Consumer Patterns - KCL, Lambda, and Enhanced Fan-Out

Kinesis supports three main consumption patterns:

Pattern	How It Works	Best For
GetRecords polling	Consumer polls each shard every 200ms, up to 2 MB/s shared	Low-throughput, low-cost consumers
Enhanced Fan-Out	HTTP/2 push, 2 MB/s dedicated per registered consumer per shard	Multiple parallel consumers, low latency
Lambda trigger	Lambda polls shards (uses GetRecords internally), invokes on batch	Serverless event processing
KCL (Kinesis Client Library)	Java/Python library, handles checkpointing in DynamoDB	Long-running consumer applications

bash

# Create a Kinesis stream with 4 shards
aws kinesis create-stream \
  --stream-name my-event-stream \
  --shard-count 4

# Put a record
aws kinesis put-record \
  --stream-name my-event-stream \
  --partition-key user-123 \
  --data "$(echo '{"event":"click","userId":"123"}' | base64)"

# Register enhanced fan-out consumer
aws kinesis register-stream-consumer \
  --stream-arn arn:aws:kinesis:us-east-1:123456789012:stream/my-event-stream \
  --consumer-name analytics-consumer

Kinesis Firehose - Managed Delivery to Destinations

Firehose is fully serverless - there are no shards to manage. You configure a delivery stream with a source (KDS, Direct Put, or MSK), optional Lambda transformation, and a destination.

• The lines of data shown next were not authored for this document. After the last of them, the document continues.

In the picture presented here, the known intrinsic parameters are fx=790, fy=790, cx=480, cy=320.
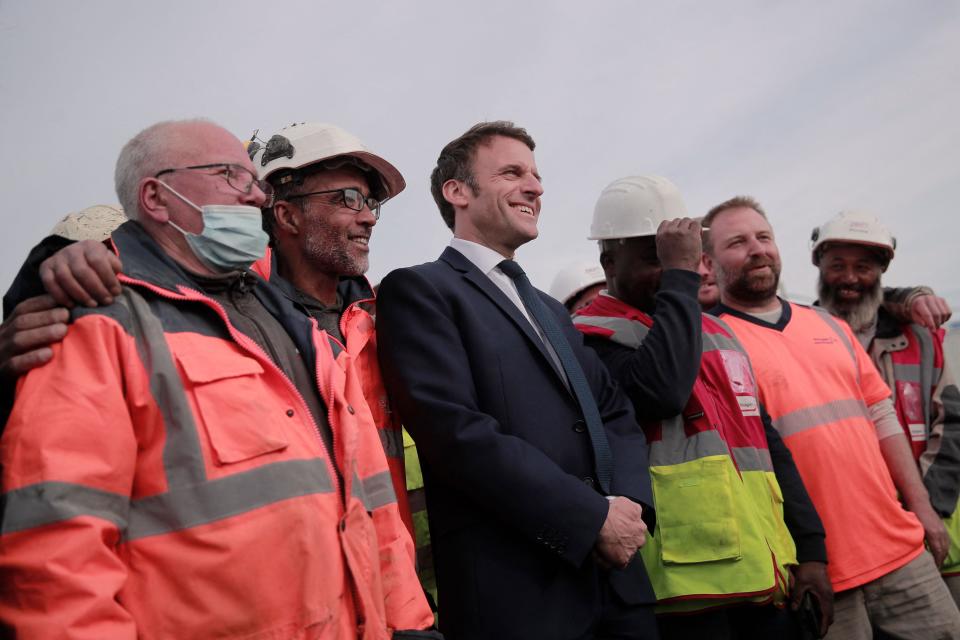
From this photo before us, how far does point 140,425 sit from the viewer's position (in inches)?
81.0

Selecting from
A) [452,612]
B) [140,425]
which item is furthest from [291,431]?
[452,612]

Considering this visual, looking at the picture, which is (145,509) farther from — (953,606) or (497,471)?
(953,606)

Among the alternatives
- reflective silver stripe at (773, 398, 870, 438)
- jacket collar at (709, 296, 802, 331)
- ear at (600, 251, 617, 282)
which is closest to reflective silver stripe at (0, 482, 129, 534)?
ear at (600, 251, 617, 282)

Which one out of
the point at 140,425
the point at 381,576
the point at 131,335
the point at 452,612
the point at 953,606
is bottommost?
the point at 953,606

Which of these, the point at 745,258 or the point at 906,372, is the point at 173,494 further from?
the point at 906,372

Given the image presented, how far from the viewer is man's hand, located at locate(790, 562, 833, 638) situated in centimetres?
362

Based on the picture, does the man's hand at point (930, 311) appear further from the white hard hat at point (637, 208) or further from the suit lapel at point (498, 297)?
the suit lapel at point (498, 297)

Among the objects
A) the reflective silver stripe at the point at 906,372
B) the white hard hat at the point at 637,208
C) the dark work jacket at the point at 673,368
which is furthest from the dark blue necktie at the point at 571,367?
the reflective silver stripe at the point at 906,372

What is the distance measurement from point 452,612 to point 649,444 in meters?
1.23

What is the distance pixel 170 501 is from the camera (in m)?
2.01

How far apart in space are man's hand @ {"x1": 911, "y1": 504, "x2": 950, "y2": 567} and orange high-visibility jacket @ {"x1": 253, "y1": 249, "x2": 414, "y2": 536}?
9.78 ft

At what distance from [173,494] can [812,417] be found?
329 centimetres

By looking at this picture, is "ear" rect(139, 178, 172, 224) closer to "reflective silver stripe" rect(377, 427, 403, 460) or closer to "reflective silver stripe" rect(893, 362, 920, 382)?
"reflective silver stripe" rect(377, 427, 403, 460)

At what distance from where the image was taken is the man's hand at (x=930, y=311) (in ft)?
16.4
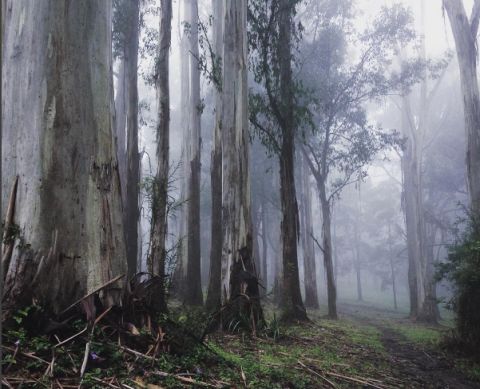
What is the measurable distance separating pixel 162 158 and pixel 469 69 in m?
9.20

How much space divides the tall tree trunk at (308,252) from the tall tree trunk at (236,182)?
9492 millimetres

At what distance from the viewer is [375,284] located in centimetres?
5088

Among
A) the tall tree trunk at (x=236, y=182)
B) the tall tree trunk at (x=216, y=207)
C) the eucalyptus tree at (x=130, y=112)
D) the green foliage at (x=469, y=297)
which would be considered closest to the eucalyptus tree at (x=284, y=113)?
the tall tree trunk at (x=216, y=207)

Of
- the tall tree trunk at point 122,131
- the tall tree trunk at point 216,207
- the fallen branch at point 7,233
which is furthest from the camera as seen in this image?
the tall tree trunk at point 122,131

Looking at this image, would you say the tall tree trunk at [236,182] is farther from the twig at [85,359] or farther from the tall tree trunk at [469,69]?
the tall tree trunk at [469,69]

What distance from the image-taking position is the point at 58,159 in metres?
2.73

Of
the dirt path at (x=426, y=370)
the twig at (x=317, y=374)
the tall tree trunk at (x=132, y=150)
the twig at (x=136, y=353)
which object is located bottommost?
the dirt path at (x=426, y=370)

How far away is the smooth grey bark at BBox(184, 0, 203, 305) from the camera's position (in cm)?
1201

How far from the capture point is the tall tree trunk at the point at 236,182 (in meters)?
6.55

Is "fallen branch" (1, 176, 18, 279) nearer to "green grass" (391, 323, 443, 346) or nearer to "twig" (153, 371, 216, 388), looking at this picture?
"twig" (153, 371, 216, 388)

Destination	Buffering	Format Conversion
S3	1-900s or 1-128 MB buffer	JSON to Parquet/ORC via Glue schema
Redshift	COPY command after S3 staging	No - must match table schema
OpenSearch	1-900s or 1-100 MB buffer	No format conversion
HTTP endpoint	Custom endpoint	Custom
Splunk	0-60s	No

💡

Firehose can convert JSON to Parquet or ORC automatically using a Glue schema - this is a huge cost saver because columnar formats are 3-10x cheaper to query with Athena. Always enable this for S3 destinations if the source is structured JSON.

🎯

Interview Focus Points

1What is the difference between Kinesis Data Streams and Kinesis Firehose - when do you use each?
2Explain the hot shard problem and how you would fix it.
3How does Enhanced Fan-Out differ from standard GetRecords polling, and when is the extra cost justified?
4How does Kinesis Data Streams compare to SQS FIFO queues for ordered event processing?
5A Lambda consumer is falling behind on a Kinesis stream - what are the possible causes and how do you diagnose them?
6How does Kinesis handle exactly-once delivery vs at-least-once delivery?
7Explain how you would build a real-time clickstream pipeline using Kinesis, Lambda, and S3.
8What is the retention period for Kinesis Data Streams and what are the cost implications of extended retention?
9How do you scale a Kinesis stream when ingest exceeds current shard capacity?